Judgment, Conspiracy Theories & My Skittle Machine

Decades ago, when I became acutely aware of when I was standing in judgment of people, I created a “Skittle Machine” in my imagination.
My skittle machine was a square-shaped wooden box with a glass front and an opening on the top. The body of the box had U-shaped skittle catchers and pegs placed in intervals from top to bottom. There were nine slots across the bottom of the box.
When I found fault with a person, I would visualize opening the box’s lid and pouring in a package of skittles. The skittles would free fall into the machine. They would bounce off the pegs in the machine or get stuck in the U shapes as they made their way down to the nine slots at the bottom.
The pegs and U-shaped catchers represented this person’s life experiences and beliefs, which influenced their pattern of thinking, feeling, and behavior. Their responses created the color pattern in the slots at the bottom of the machine.
These colors symbolized this person’s unique “skittle colors” personality. I would see their color combination in my mind and think to myself, “Yup, that is just who they are. It is their skittle color combination, pure and simple.” How could I judge their choices when they came by them so honestly?
I also came to realize that these patterns weren’t etched in stone. People can and do change. A single eye-opening incident, the loss of a loved one, an accident, or just growing and evolving could re-arrange the pegs and U shapes in the machine. As a result, when the skittles fell through this new arrangement, they would create a different color combination that reflected their changed personalities.
My Skittle Machine helped me learn to be more accepting of people and to move away from judgment. As the pegs and U shapes in my own Skittle Machine re-arranged themselves, I became more adept at honoring people for who they were.
Driving home from a friend’s house this week, I found the need to revisit my Skittle Machine. As we sat drinking tea during our visit, this friend told me that a global sex trafficking ring operates in the tunnels under the White House. US Special Op forces have been removing children from the tunnel. This is only one of the conspiracy theories she has mentioned in the past year.
I have other friends who won’t get vaccinated because they believe that Bill Gates put a tracking device in the vaccine. I also have a friend who won’t see vaccinated people because the vaccine causes shedding and would impact her reproductive health.
I was recently asked how I can stay friends with people who think like this. I admit that the thought had crossed my mind. However, I cautioned myself not to let my head get ahead of my heart.

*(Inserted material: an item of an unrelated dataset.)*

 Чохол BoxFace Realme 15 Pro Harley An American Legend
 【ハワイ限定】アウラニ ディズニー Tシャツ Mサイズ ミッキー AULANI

I will remain friends with all of them because I love them. I know that there will be moments when we meet on common ground during our conversations. There will be times when I will see the love and the kindness that coexists alongside the conspiracy theories.
I don’t know how the pins and U-shaped catchers have shifted in their lives in these past two years resulting in their embracing conspiracy theories. In the same vein, I don’t know how my skittle color combination arranged itself in a pattern resulting in my not believing in conspiracy theories.
I know I want these people in my life regardless of, despite of, and maybe even because of their skittle color combinations.